> Dataset entries
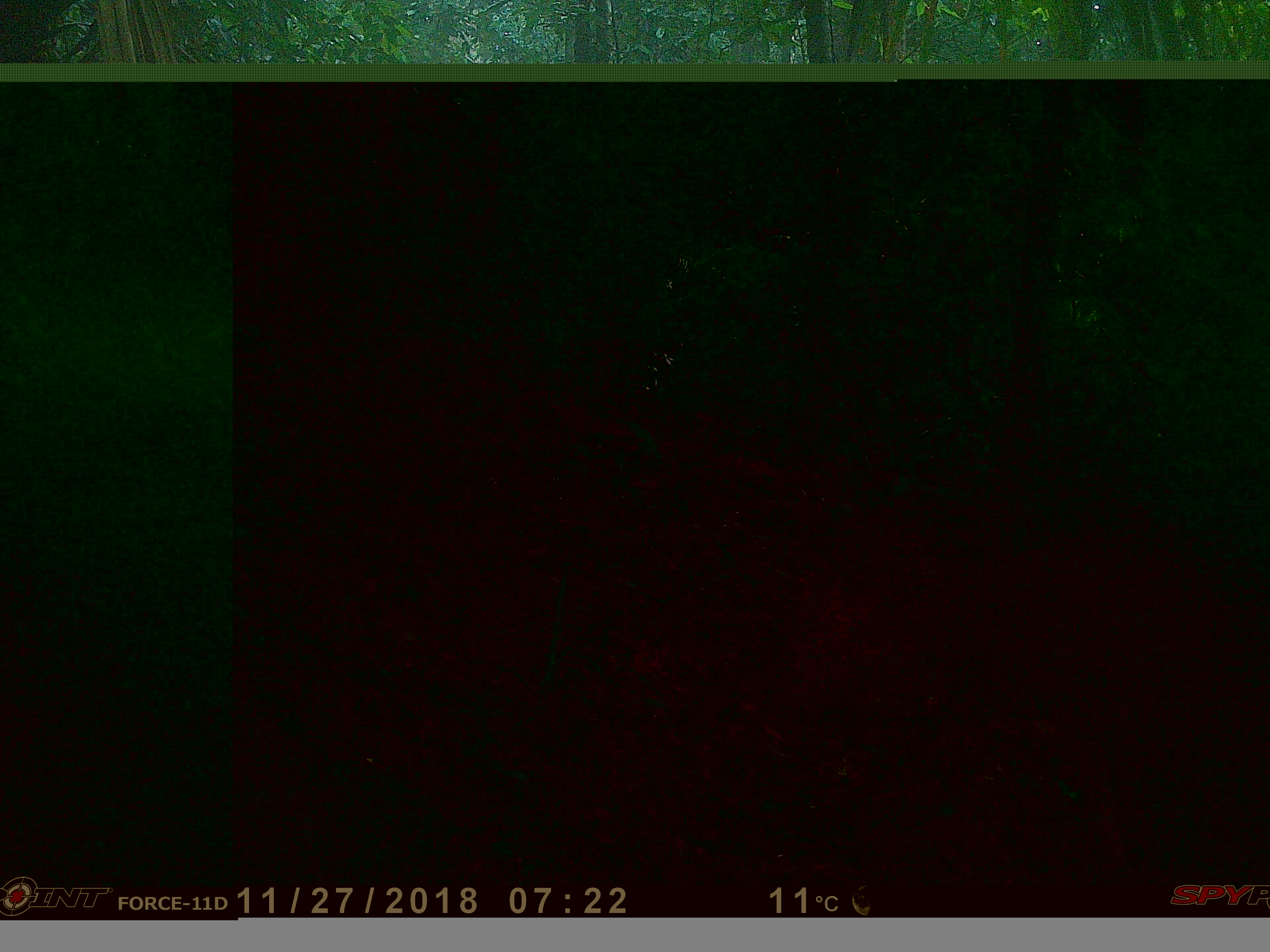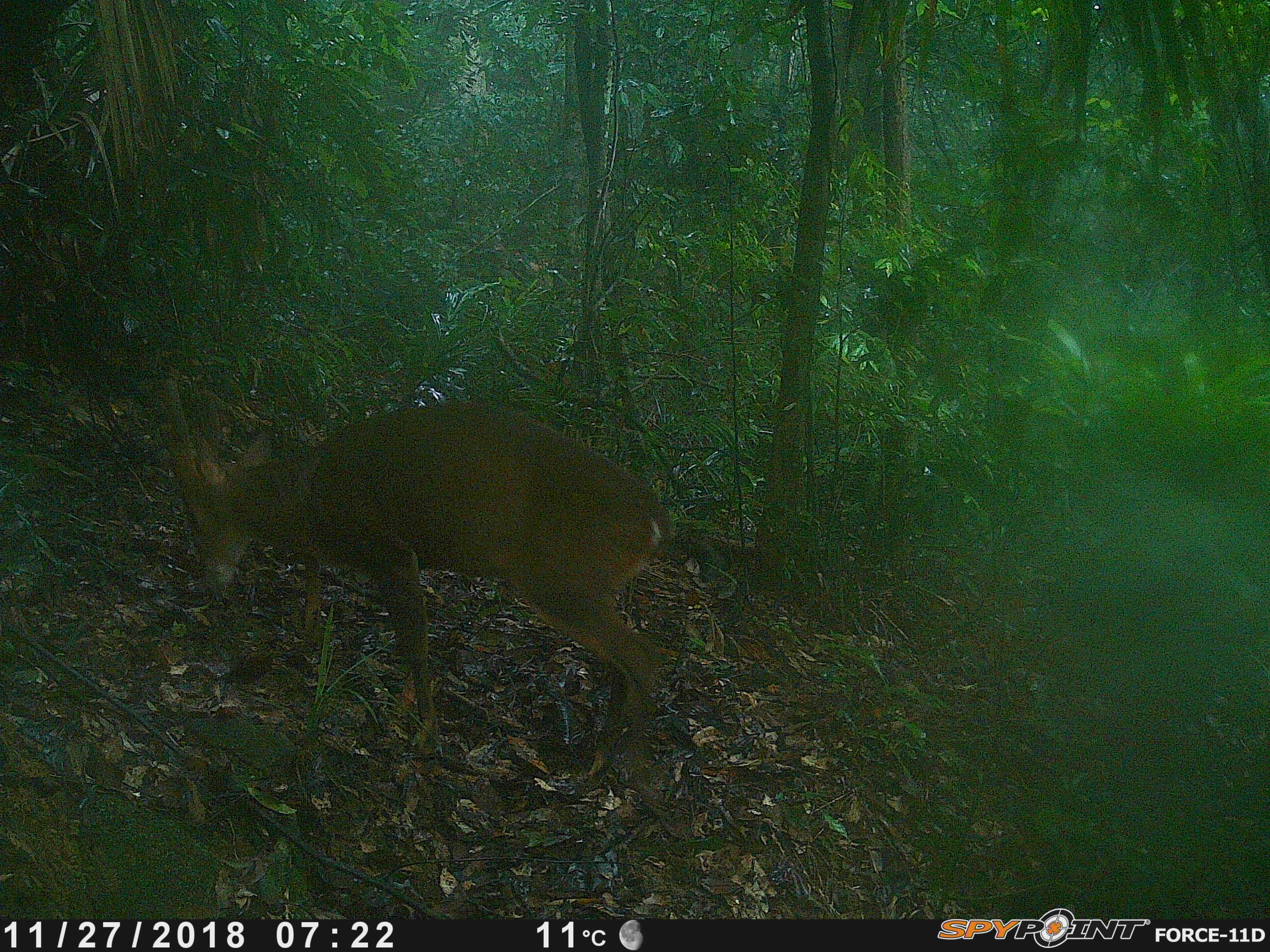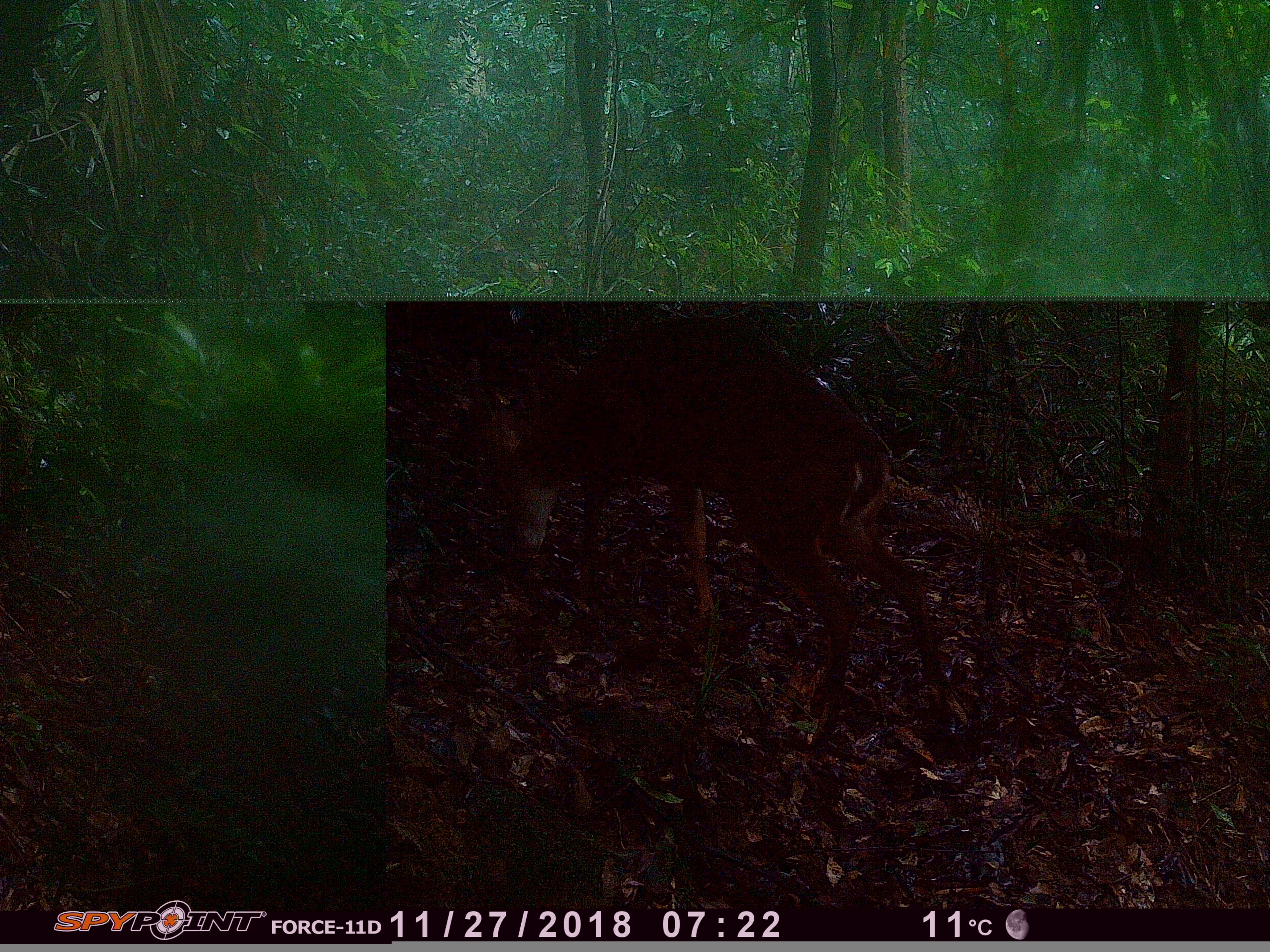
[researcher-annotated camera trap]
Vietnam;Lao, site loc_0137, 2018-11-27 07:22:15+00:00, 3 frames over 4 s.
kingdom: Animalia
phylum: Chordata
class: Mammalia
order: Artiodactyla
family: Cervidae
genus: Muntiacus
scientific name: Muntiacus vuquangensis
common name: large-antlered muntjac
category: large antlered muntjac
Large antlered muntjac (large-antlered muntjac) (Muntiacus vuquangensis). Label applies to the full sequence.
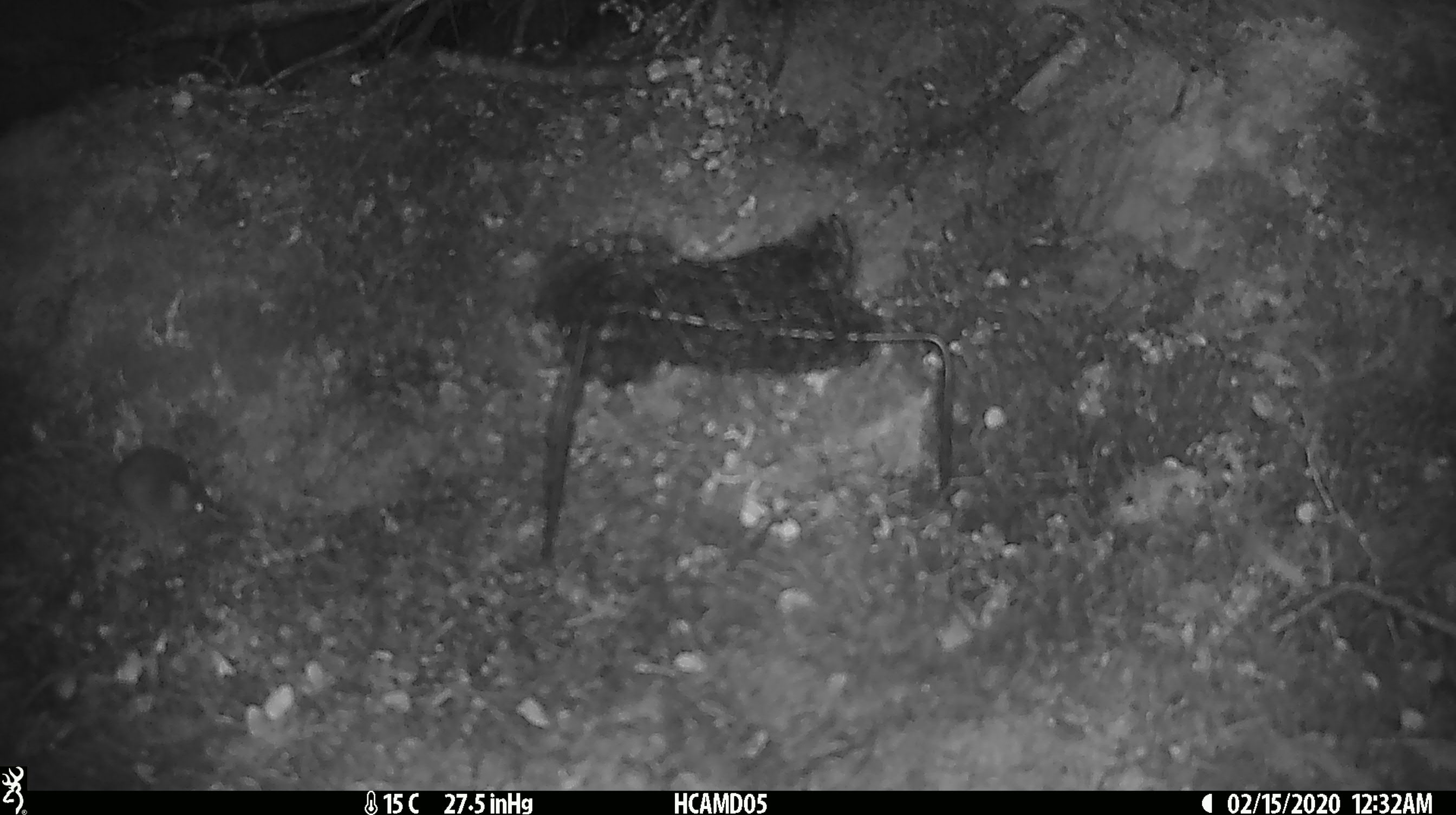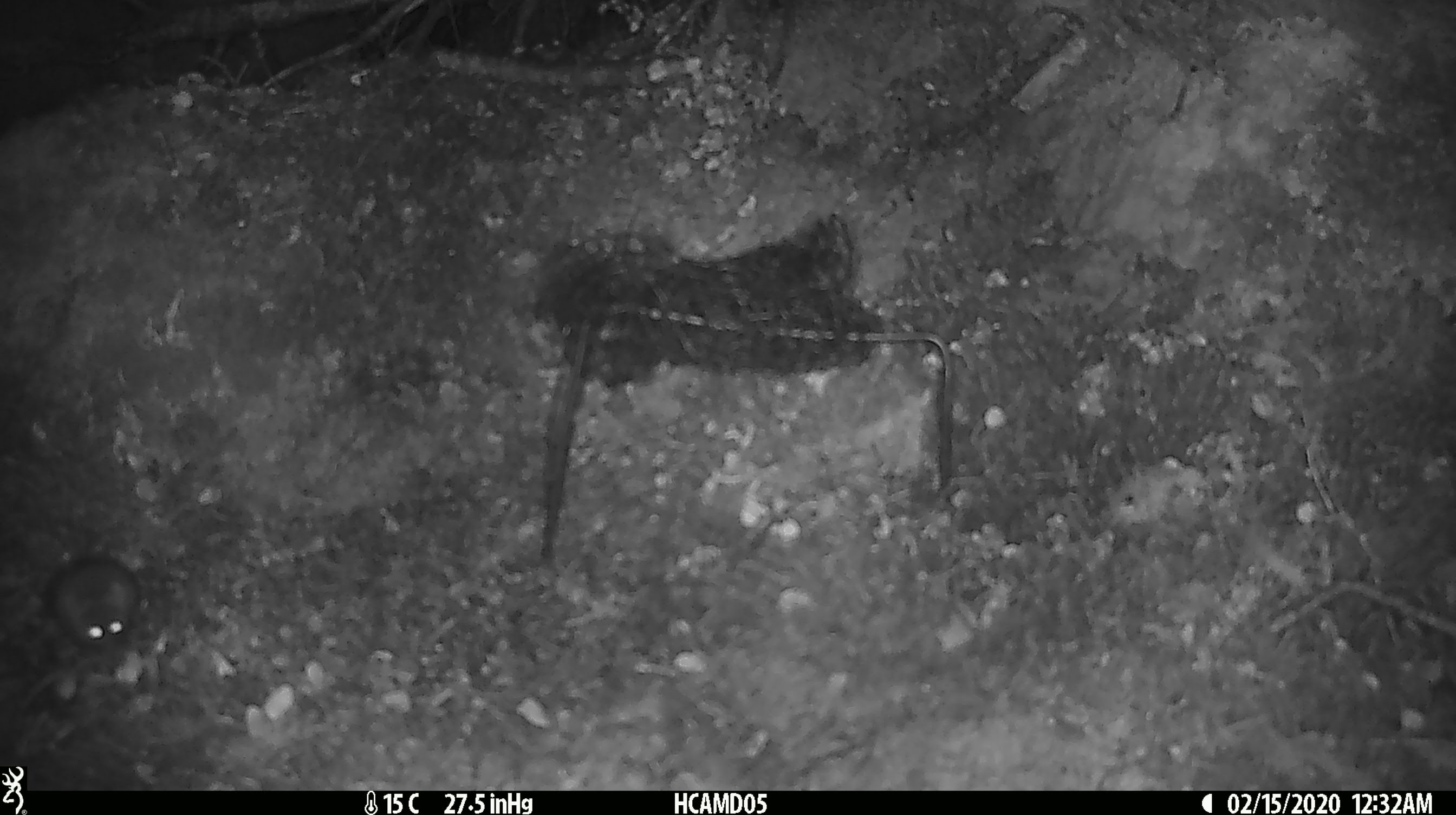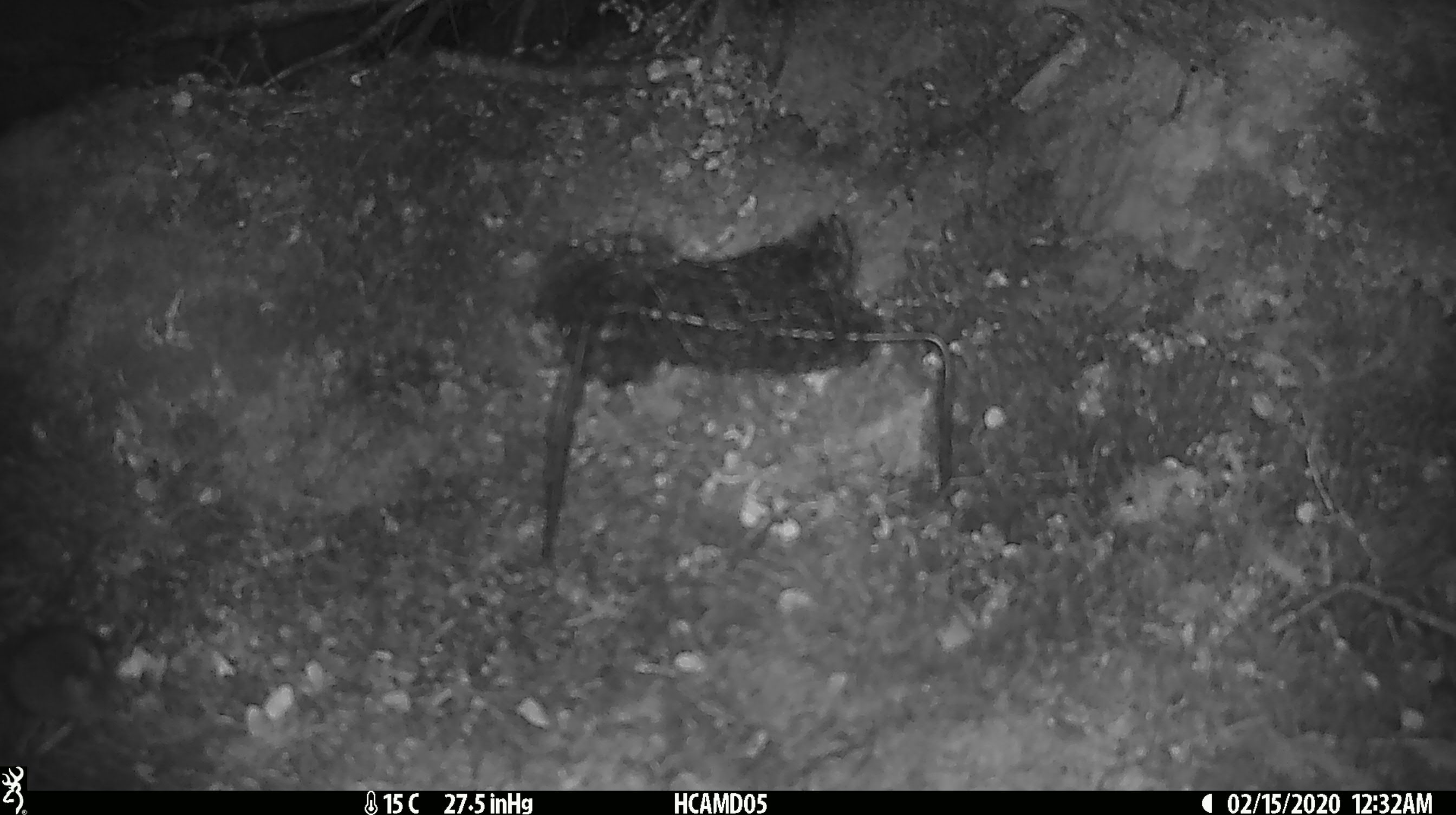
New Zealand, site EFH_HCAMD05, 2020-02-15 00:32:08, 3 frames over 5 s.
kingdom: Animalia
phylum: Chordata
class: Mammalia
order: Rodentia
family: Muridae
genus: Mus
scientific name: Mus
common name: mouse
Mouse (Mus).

> What the exercise asks
Print out the records in full and exactly, dropping every picture.

> Written solution
[researcher-annotated camera trap]
Vietnam;Lao, site loc_0137, 2018-11-27 07:22:15+00:00, 3 frames over 4 s.
kingdom: Animalia
phylum: Chordata
class: Mammalia
order: Artiodactyla
family: Cervidae
genus: Muntiacus
scientific name: Muntiacus vuquangensis
common name: large-antlered muntjac
category: large antlered muntjac
Large antlered muntjac (large-antlered muntjac) (Muntiacus vuquangensis). Label applies to the full sequence.
New Zealand, site EFH_HCAMD05, 2020-02-15 00:32:08, 3 frames over 5 s.
kingdom: Animalia
phylum: Chordata
class: Mammalia
order: Rodentia
family: Muridae
genus: Mus
scientific name: Mus
common name: mouse
Mouse (Mus).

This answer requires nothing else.